25. Philadelphia Eagles
N'Keal Harry, WR, Arizona State. The Eagles could go in a few different directions, but one area of concern is at wide receiver, where they traded for Golden Tate during the season to give them a boost despite him hitting free agency this offseason. Harry is in the mix to be the first player at his position off the board as a potentially dominant outside receiver with great hands. If he has a big combine, he could shoot up the first-round projections.
26. Indianapolis Colts
Johnathan Abram, S, Mississippi State. The Colts hit a home run in their last draft with decade-long starters Quenton Nelson and Darius Leonard, among others. Abram likely won't be at that level, but he's an outstanding in-the-box safety prospect to pair with Malik Hooker on the back end.

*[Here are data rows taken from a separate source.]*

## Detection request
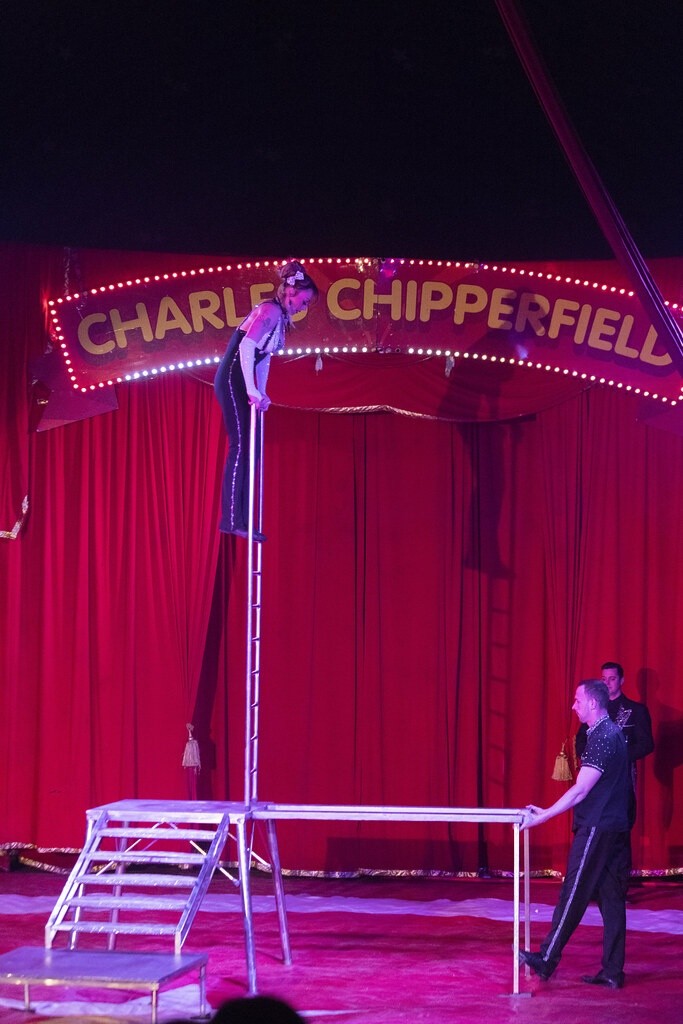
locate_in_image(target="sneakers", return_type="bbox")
[221,523,266,542]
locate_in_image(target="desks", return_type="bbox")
[0,945,207,1024]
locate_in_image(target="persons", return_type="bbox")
[213,261,320,543]
[513,661,654,988]
[162,996,309,1024]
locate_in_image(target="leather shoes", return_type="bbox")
[581,970,623,990]
[520,949,556,980]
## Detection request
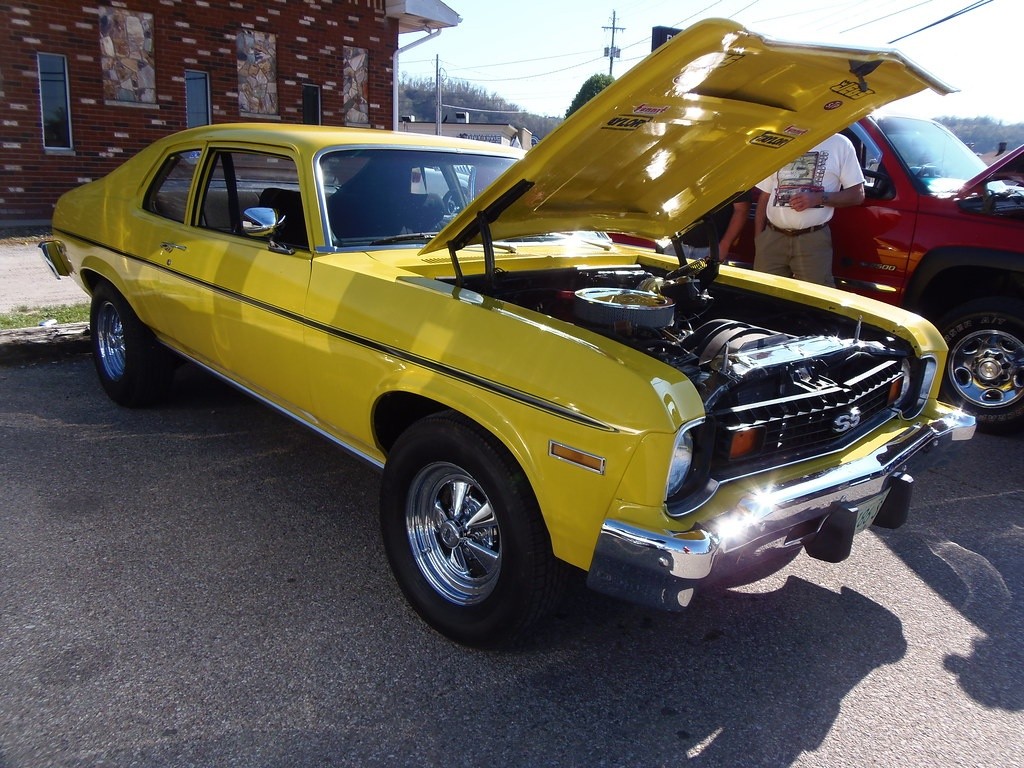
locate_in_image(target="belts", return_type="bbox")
[765,217,827,235]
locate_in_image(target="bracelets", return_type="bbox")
[822,191,830,203]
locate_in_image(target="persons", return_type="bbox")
[753,133,865,290]
[663,190,752,264]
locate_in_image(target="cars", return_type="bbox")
[36,14,979,652]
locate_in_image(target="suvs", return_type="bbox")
[600,111,1024,440]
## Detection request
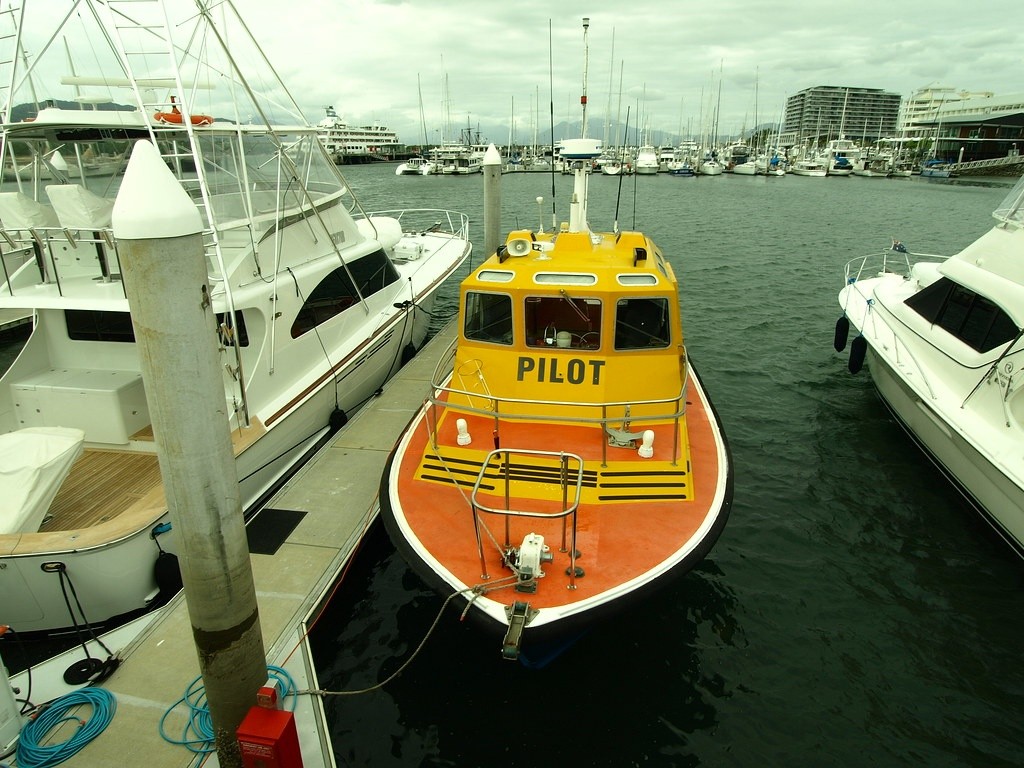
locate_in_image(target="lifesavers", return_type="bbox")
[153,112,214,127]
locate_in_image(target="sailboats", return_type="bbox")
[393,67,948,178]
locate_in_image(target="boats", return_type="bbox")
[1,0,473,646]
[380,163,735,661]
[831,173,1024,571]
[0,180,66,337]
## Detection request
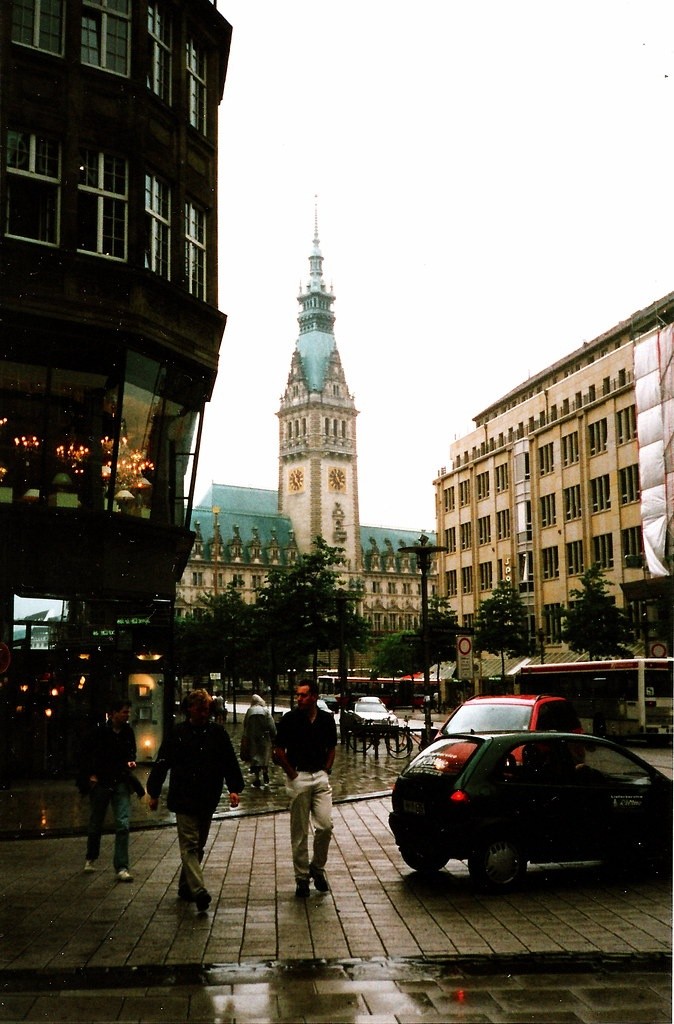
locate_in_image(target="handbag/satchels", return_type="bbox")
[239,735,250,762]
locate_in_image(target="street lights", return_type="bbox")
[533,627,552,664]
[397,535,450,749]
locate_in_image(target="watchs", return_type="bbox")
[323,768,332,774]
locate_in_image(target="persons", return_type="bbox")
[146,688,245,912]
[77,698,145,882]
[240,694,277,786]
[273,678,337,898]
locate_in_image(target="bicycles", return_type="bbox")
[386,714,425,753]
[348,717,413,760]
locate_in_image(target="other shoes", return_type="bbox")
[195,890,212,913]
[252,779,262,788]
[262,770,269,784]
[177,889,197,902]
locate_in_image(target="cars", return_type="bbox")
[321,696,339,713]
[317,700,334,718]
[388,729,674,891]
[430,694,588,770]
[341,702,398,729]
[358,697,386,708]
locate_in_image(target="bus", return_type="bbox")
[286,668,403,696]
[513,657,674,746]
[316,675,501,707]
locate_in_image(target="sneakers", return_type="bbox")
[308,863,329,892]
[84,860,97,873]
[294,880,311,898]
[114,868,134,883]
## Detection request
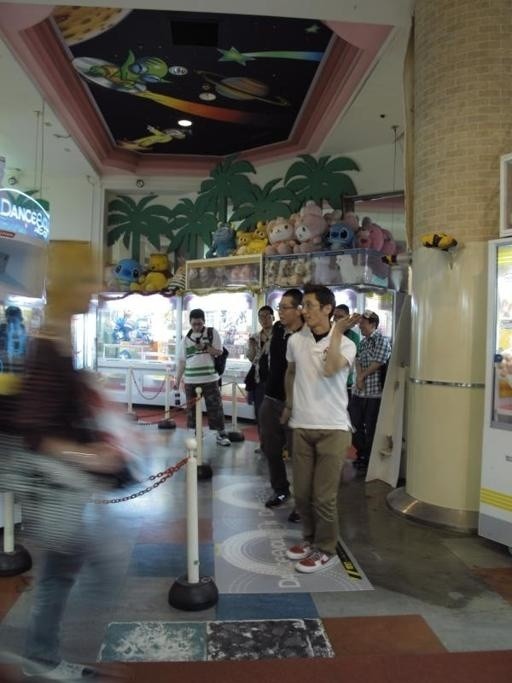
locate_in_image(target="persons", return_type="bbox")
[2,303,31,369]
[244,285,393,523]
[273,285,364,574]
[3,239,149,681]
[172,308,232,446]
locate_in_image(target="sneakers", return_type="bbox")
[288,509,301,522]
[216,435,231,446]
[265,489,292,508]
[286,540,315,560]
[295,547,339,573]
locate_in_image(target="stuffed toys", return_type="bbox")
[111,201,397,296]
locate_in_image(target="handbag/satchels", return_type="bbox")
[214,347,228,374]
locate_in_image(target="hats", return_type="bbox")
[362,309,378,321]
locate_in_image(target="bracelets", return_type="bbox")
[202,343,208,350]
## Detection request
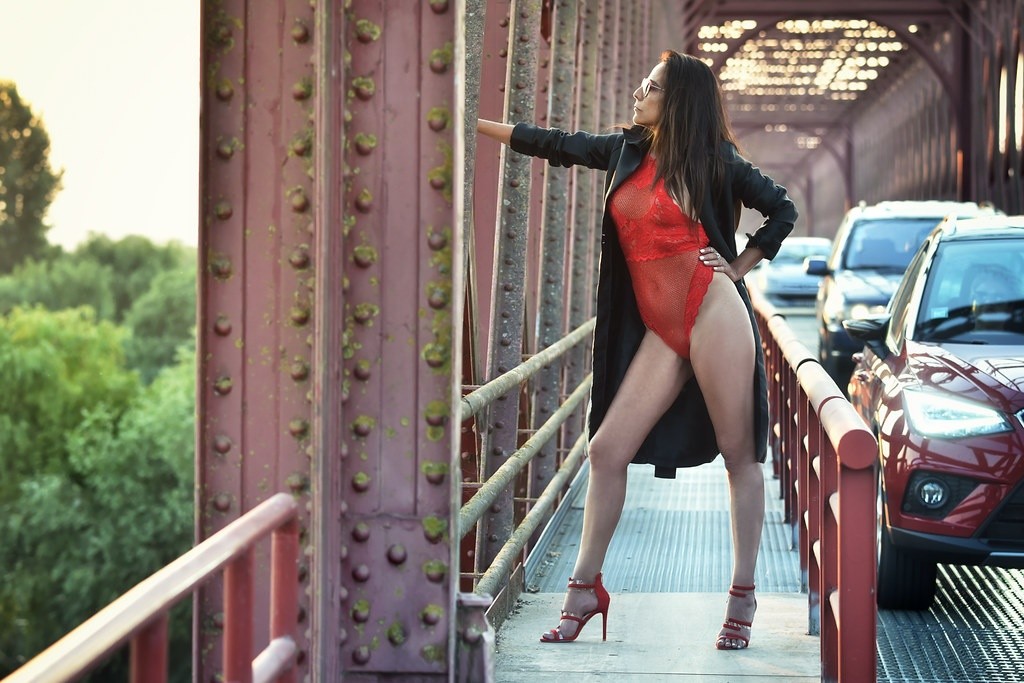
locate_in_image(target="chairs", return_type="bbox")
[852,238,898,266]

27. Oakland Raiders (from Dallas)
Devin Bush, LB, Michigan. The Raiders need to just go best player available with their picks because they have holes up and down the roster. Bush can play on all three downs and is a great mover in open space who can chase down the ball-carrier. He's also a quality pass defender in the middle of the defense.
28. Los Angeles Chargers
Christian Wilkins, DT, Clemson. Wilkins put together another fine performance as a senior to solidify his stock in the first round. Dexter Lawrence may be a more physically imposing presence at his size, but I think teams will value Wilkins' versatility and technique a little more, and he could go much higher than this. The Chargers could also look to add talent at linebacker after New England torched that weakness in the playoffs, but either way, front-seven help should be the focus.
29. Kansas City Chiefs
Trayvon Mullen, CB, Clemson. The Chiefs have the personnel to excel with the switch to Steve Spagnuolo's 4-3, provided they can bring back Dee Ford and not have a pressing need for an edge rusher. But one area they must improve is at cornerback, where they were routinely exposed. Mullen can excel in press coverage and potentially give the defense a No. 1 corner to rely on.
30. Green Bay Packers (from New Orleans)
Brian Burns, EDGE, Florida State. The Packers picked up a defensive lineman with their first pick in the draft, and here they continue to add talent to their defense. There's no question what you bring Burns in to do: get after the quarterback. He's an ideal fit for a 3-4 team at his size, but his explosiveness will make him difficult to handle for all but the most athletic of offensive tackles.
31. Los Angeles Rams
Jachai Polite, EDGE, Florida. Polite would be an excellent way to boost the Rams' pass rush on the edge. He had 11 sacks and 19.5 tackles for loss as a junior before heading to the NFL, and while he probably isn't a three-down player initially, he addresses one of the biggest weakness of the Rams defense.
32. New England Patriots
Noah Fant, TE, Iowa. I think this is going to be the last year for Rob Gronkowski, and even it is isn't the Patriots must know they can't count on him as a receiving weapon in 2019. Fant would be the future for New England at the tight end position as a 6-foot-5 matchup nightmare who should blow up the combine.